EXERCISE INSTRUCTIONS:
1: Rewrite the poker strategy article from "Whenever an opponent" through "got you beat.", changing "Villain" to "the other player".
2: Write the next part of the poker strategy article, picking up after its final sentence.

DOCUMENT SECTION:
┌──

| By Andrew Brokos How much would
you pay for a program that allowed you to see your opponents’ hole
cards? Wouldn’t it be even better if you had a program that gave
your opponents whatever hole cards you wanted them to have? And if
you had such a program, you wouldn’t just give them all garbage so
that you could steal their blinds; you would want to give them
second best hands and then value bet them to death. In other words,
you would want to create situations where your opponents held
slightly worse hands than yours, because these are the most
profitable situations in poker.
Well here’s the thing: you already have this ability. To some
extent, you are in control of the cards that your opponents hold.
Whenever an opponent enters the pot, he is doing so with some range
of hands that is determined by the action in front of him, his
position, his stack size, table conditions, his mood, etc. As the
hand progresses, however, you will have the ability to narrow his
range depending on the line that you take. Unfortunately, you can’t
make him throw away the nuts, and in general it will be hard to get
him to pitch any of the hands at the top of his range. This is why
you should play your big hands fast most of the time: there is
little danger of shaking Villain off of a big but slightly worse
hand, which means that you are primed to win a large pot.
Conversely, playing a medium strength hand too fast is generally bad
because it allows Villain to throw away everything you beat and take
your money when he’s got you beat.
Different games have different types of profitable situations,
some more obvious than others. In NLHE, there is set over set, set
vs. overpair, set vs. top pair, overpair vs. top pair, etc. In
Omaha, there is the nuts with redraws vs. the nuts without redraws.
In O/8, there is the nut high vs. two opponents going low, the nut
low with a flush draw vs. the nut low, etc. In 5 card stud, there is
a concealed pair that allows you to beat the open pair your opponent
is showing.
The important thing is that a profitable situation is more than
having a good hand; it is having a good hand while your opponent has
a slightly less good one that he nevertheless has reason to think is
best. Ideally, you would want his hand to be exactly one ranking
below yours (i.e. K-high flush when you hold the A-high flush), so
that you can apply maximum pressure.
Obviously, there are many other types of profitable situations,
such as those where you can bluff Villain off of the best hand a
large amount of the time, but right now, I’m concerned only with
those where you are trying to get maximum value at showdown.
To cash game regulars, a lot of this may seem obvious, because
cash game play is all about creating profitable situations. In
tournaments, especially at the lowest buy-ins, you can usually study
some starting hand guidelines, memorize a push-bot chart, and get by
alright, because a lot of your profit will come from players who
fail to adapt to tournament-specific bubble or short-stack
situations. But there is a lot more money to be made if you know how
to get full value out of your hands and not just how to play an
unexploitable short stack game.
Fundamentally, good players make money at poker because they know
how to recognize and/or create profitable situations. They win the
most from second best hands because they know how to keep those
hands in the pot and win bets from them.

└──

DATASET:
┌──

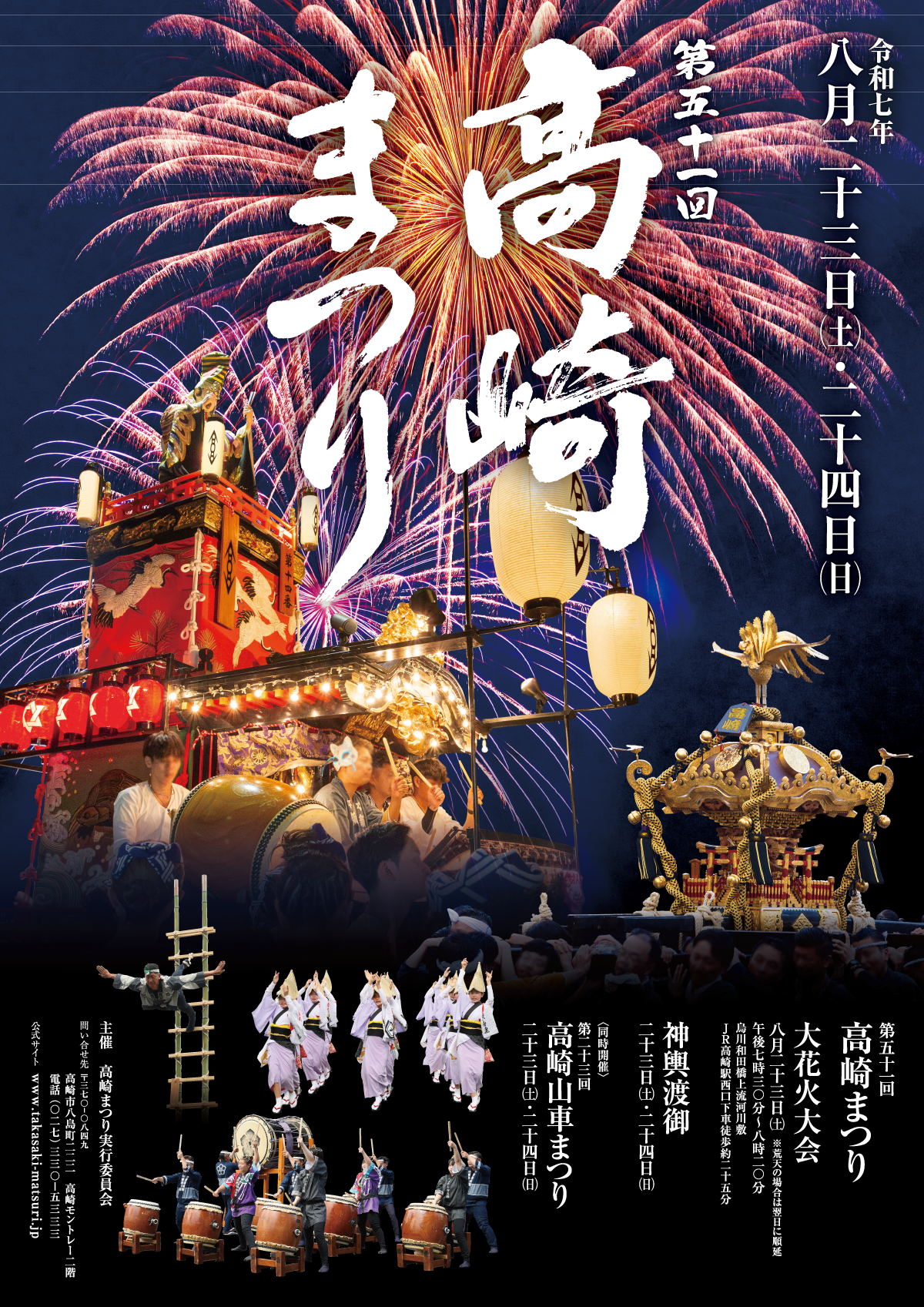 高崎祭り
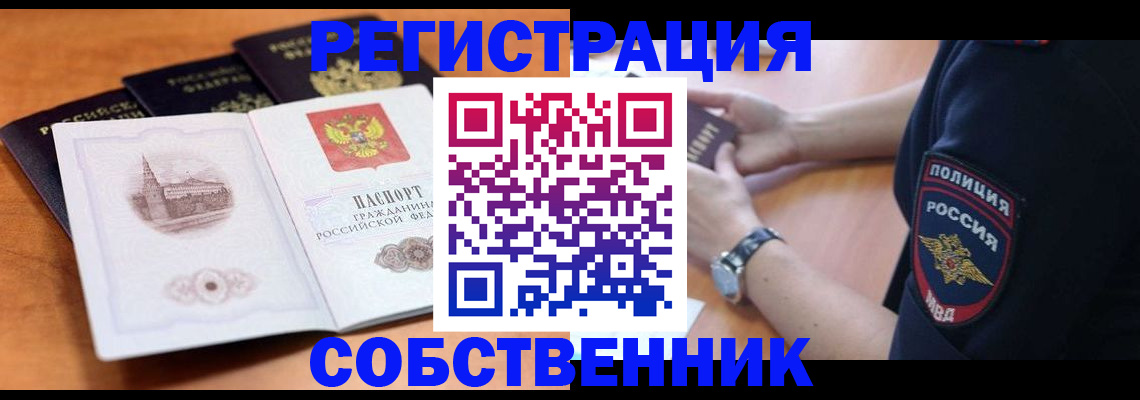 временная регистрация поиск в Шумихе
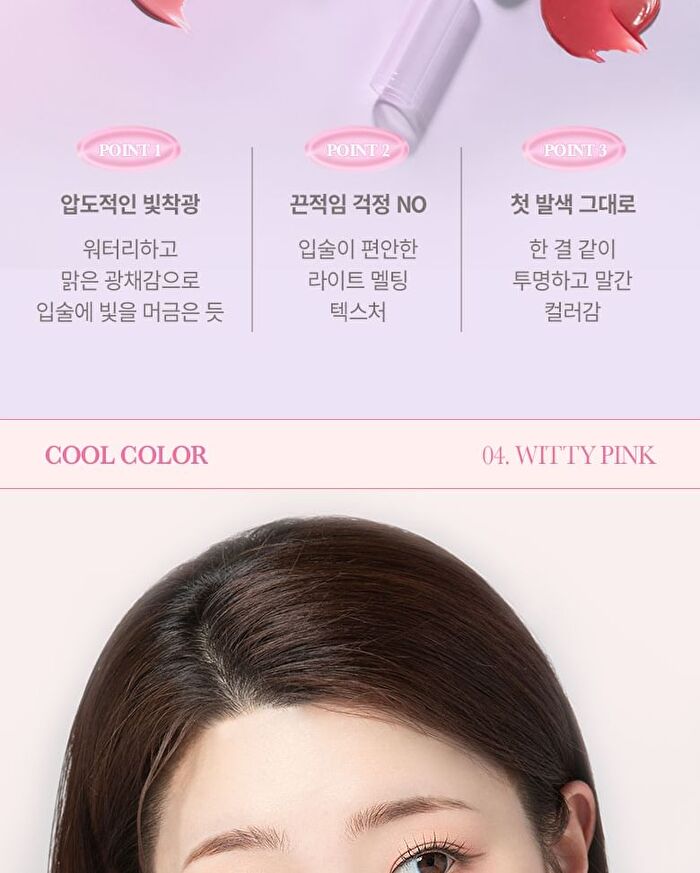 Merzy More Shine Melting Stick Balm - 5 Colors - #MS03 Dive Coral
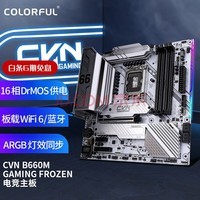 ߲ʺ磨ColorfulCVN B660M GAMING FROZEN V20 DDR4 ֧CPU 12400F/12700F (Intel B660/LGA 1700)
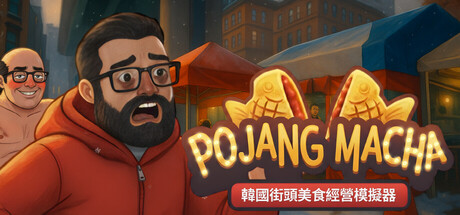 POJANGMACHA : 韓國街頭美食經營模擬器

└──

ANSWERS TO THIS EXERCISE:
1:
Whenever an opponent enters the pot, he is doing so with some range
of hands that is determined by the action in front of him, his
position, his stack size, table conditions, his mood, etc. As the
hand progresses, however, you will have the ability to narrow his
range depending on the line that you take. Unfortunately, you can’t
make him throw away the nuts, and in general it will be hard to get
him to pitch any of the hands at the top of his range. This is why
you should play your big hands fast most of the time: there is
little danger of shaking the other player off of a big but slightly worse
hand, which means that you are primed to win a large pot.
Conversely, playing a medium strength hand too fast is generally bad
because it allows the other player to throw away everything you beat and take
your money when he’s got you beat.

2:
Creating profitable situations
Whenever I have a made hand (i.e. one that could potentially win
unimproved at showdown), I consider my opponents’ possible holdings,
and then I categorize them into hands I want him to have (because he
can/will pay me off), hands I don’t want him to have (hands with a
lot of outs that won’t pay me off unless they catch; hands that are
already beating me) and hands that don’t matter (those that missed
the board completely and are now hopeless; those so good that he
will never get away from them, and that I will have to pay off).
The key to making the most of profitable situations is thinking
about the hands that are most likely to pay you off and how they
will respond to a bet, check, or raise at any given time. In other
words, you shouldn’t be betting just because you have a decent hand
and there is a flush draw on the board. Your move should have a very
deliberate purpose: “I am betting because I expect the following
hands to call and the following hands to fold.” Or, “I am checking
because if I bet, Villain will fold the following hands that could
pay me off later.”
In order to create a profitable situation, you need to take a
line that will allow you to win the most from the hands you are
beating. If your hand is big enough that it can beat a lot of other
hands that Villain may mistakenly think are best (i.e. I have 77 or
AJ on an 7JA flop), you can just bet out. If it’s checked around to
you with A5, I recommend checking it through simply because no
reasonable opponent is going to make a mistake against you on that
board. Checking behind creates a situation where Villain may take a
stab with a worse hand, or may be more inclined to check/call middle
pair on the next street, as a bet will look more like a steal.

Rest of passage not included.